Clerk-driven signup delivery counters emitted by POST /v1/webhooks/clerk. The signup_bootstrapped / signup_replayed split lets funnel dashboards distinguish first-delivery signups from idempotent retries.
MetricTypeDescription
zombie_signup_bootstrapped_totalCounterClerk webhooks that provisioned a fresh personal account (tenant + user + owner membership + default workspace + 0-cent credit state).
zombie_signup_replayed_totalCounterClerk webhooks that resolved to an existing account via the oidc_subject fast-path — idempotent replay, no new rows.
zombie_signup_failed_total{reason="bad_sig"}CounterSignup webhooks rejected with 401 UZ-WH-010 for invalid Svix signature.
zombie_signup_failed_total{reason="stale_ts"}CounterSignup webhooks rejected with 401 UZ-WH-011 for timestamp outside the 5-minute freshness window.
zombie_signup_failed_total{reason="missing_email"}CounterSignup webhooks rejected with 400 UZ-REQ-001 for malformed JSON or missing primary email.
zombie_signup_failed_total{reason="db_error"}CounterSignup webhooks that reached the transactional bootstrap and rolled back on DB error.

Per-workspace + per-zombie metrics

The token counter is keyed on both workspace_id and zombie_id.
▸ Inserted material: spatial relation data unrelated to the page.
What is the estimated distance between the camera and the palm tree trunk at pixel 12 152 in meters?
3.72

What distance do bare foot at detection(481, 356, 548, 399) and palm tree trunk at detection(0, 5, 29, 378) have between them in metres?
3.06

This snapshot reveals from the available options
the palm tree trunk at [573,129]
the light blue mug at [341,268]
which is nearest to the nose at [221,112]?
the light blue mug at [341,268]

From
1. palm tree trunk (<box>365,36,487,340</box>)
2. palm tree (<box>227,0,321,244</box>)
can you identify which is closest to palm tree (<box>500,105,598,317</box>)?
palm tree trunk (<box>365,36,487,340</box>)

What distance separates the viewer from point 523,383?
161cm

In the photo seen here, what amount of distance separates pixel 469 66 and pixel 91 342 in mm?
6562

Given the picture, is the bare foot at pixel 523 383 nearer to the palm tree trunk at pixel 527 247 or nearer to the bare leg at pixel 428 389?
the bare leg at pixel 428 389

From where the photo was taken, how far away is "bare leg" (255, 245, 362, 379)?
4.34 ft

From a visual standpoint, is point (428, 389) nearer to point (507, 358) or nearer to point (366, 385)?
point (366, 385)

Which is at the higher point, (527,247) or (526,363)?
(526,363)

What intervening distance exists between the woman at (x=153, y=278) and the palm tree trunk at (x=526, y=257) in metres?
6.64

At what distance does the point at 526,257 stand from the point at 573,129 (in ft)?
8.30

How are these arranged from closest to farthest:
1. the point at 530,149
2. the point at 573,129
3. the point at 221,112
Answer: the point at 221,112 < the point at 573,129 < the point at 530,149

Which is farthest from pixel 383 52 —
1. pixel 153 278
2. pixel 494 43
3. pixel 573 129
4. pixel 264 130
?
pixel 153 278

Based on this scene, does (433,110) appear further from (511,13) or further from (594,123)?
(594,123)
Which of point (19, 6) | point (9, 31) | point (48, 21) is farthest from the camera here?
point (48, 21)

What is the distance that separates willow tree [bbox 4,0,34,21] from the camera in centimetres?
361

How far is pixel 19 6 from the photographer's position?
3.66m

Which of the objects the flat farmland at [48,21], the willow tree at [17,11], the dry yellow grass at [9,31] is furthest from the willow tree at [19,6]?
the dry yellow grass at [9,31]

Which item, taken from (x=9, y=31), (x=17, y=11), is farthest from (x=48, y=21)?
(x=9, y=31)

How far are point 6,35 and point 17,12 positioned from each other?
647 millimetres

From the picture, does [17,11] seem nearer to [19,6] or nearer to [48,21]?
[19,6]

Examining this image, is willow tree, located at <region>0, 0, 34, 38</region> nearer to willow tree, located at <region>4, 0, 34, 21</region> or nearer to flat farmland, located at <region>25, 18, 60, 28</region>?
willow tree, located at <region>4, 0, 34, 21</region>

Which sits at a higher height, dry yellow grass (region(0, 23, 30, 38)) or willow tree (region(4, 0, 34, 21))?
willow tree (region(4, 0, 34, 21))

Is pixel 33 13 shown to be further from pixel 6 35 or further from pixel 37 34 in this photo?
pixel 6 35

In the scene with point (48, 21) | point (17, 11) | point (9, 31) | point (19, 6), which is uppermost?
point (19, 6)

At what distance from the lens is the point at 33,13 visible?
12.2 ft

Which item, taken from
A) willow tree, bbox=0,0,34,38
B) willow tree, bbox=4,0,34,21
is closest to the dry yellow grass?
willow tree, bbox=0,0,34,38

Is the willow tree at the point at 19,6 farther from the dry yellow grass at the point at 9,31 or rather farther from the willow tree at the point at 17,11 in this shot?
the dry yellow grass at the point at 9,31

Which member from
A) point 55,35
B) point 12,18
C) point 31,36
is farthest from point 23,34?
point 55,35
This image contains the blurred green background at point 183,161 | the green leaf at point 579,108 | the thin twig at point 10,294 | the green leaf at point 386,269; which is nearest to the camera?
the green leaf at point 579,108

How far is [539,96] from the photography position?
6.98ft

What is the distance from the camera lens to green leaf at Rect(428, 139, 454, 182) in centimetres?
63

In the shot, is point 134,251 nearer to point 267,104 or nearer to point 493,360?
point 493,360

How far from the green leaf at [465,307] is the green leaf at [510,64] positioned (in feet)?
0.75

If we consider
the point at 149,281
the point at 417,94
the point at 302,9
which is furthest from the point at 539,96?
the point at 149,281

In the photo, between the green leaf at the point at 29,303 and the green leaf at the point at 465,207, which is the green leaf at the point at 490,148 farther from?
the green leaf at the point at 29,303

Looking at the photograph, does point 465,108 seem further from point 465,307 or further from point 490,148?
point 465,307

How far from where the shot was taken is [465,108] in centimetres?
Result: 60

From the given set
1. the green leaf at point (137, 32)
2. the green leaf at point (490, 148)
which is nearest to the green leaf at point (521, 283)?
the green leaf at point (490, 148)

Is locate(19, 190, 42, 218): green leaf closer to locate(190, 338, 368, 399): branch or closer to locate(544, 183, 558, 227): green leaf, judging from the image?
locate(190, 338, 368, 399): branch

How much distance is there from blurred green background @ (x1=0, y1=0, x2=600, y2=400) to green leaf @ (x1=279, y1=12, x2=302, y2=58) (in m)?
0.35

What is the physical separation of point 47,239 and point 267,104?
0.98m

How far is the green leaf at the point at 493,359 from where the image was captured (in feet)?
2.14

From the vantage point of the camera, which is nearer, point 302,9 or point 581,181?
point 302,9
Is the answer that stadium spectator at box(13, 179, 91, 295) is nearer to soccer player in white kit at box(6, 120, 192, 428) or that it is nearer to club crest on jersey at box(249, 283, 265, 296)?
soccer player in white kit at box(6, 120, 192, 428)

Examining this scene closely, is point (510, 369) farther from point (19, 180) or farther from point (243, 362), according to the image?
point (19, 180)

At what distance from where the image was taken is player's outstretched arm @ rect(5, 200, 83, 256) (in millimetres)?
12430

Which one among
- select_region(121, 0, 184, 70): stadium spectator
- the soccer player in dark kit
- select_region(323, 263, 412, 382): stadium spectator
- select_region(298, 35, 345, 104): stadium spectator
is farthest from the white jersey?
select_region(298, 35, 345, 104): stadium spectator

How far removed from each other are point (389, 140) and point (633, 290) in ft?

The first 4096 distinct (workspace_id, zombie_id) pairs each get their own label set; every subsequent pair routes into workspace_id="_other",zombie_id="_other". zombie_workspace_metrics_overflow_total counts overflow increments — alert on sustained non-zero growth. The counter fires from the live zombie delivery path (src/zombie/event_loop_helpers.zig) on every successful completion.
MetricTypeDescription
zombie_agent_tokens_by_workspace_total{workspace_id,zombie_id}CounterTokens consumed per (workspace, zombie) pair. Bounded to 4096 pairs; overflow counted in zombie_workspace_metrics_overflow_total.
zombie_workspace_metrics_overflow_totalCounterIncrements routed to _other because the 4096-slot table is full.
Example PromQL:
# Top-10 zombies by token spend over the last day
topk(10, sum by (workspace_id, zombie_id) (rate(zombie_agent_tokens_by_workspace_total[1d])))

# Per-workspace token spend over 5 minutes
sum by (workspace_id) (rate(zombie_agent_tokens_by_workspace_total[5m]))

Labels

Labels deliberately used across metrics:
LabelApplied toValues
reasonzombied_run_limit_exceeded_total, zombie_signup_failed_totalLifecycle-specific; see each metric.
workspace_idzombie_agent_tokens_by_workspace_totalUUIDv7 or _other on overflow.
zombie_idzombie_agent_tokens_by_workspace_totalZombie instance id or _other on overflow.
leHistogram buckets (*_seconds_bucket)Bucket upper-bound.

Grafana dashboard queries

Real PromQL queries that run against the emitted metric names:
# Zombie trigger → completion rate, last hour
rate(zombie_completed_total[1h]) / rate(zombie_triggered_total[1h])

# P95 end-to-end zombie event wall-time, last 5 minutes
histogram_quantile(0.95, sum by (le) (rate(zombie_execution_seconds_bucket[5m])))

# External retry exhaustion (any reason)
rate(zombie_external_failures_total[5m])

# OOM kill rate at the executor boundary
rate(zombie_executor_oom_kills_total[5m])

# Signup funnel: fresh vs replay
rate(zombie_signup_bootstrapped_total[1h])
rate(zombie_signup_replayed_total[1h])

# Signup failure mix
sum by (reason) (rate(zombie_signup_failed_total[1h]))

# Run limit terminations by reason
sum by (reason) (rate(zombied_run_limit_exceeded_total[1h]))

# Workspace + zombie cardinality overflow — alert if this is non-zero for long
rate(zombie_workspace_metrics_overflow_total[5m])

# Top-N zombies by token spend over the last hour
topk(10, sum by (workspace_id, zombie_id) (rate(zombie_agent_tokens_by_workspace_total[1h])))

Emission source

The authoritative Prometheus text is rendered by src/observability/metrics_render.zig in the usezombie/usezombie repo. Any time a new appendMetric(...) or histogram emission lands there, update this page in the same PR — CI enforces router ↔ openapi parity but does not yet diff this page against the renderer, so drift is caught only at review time.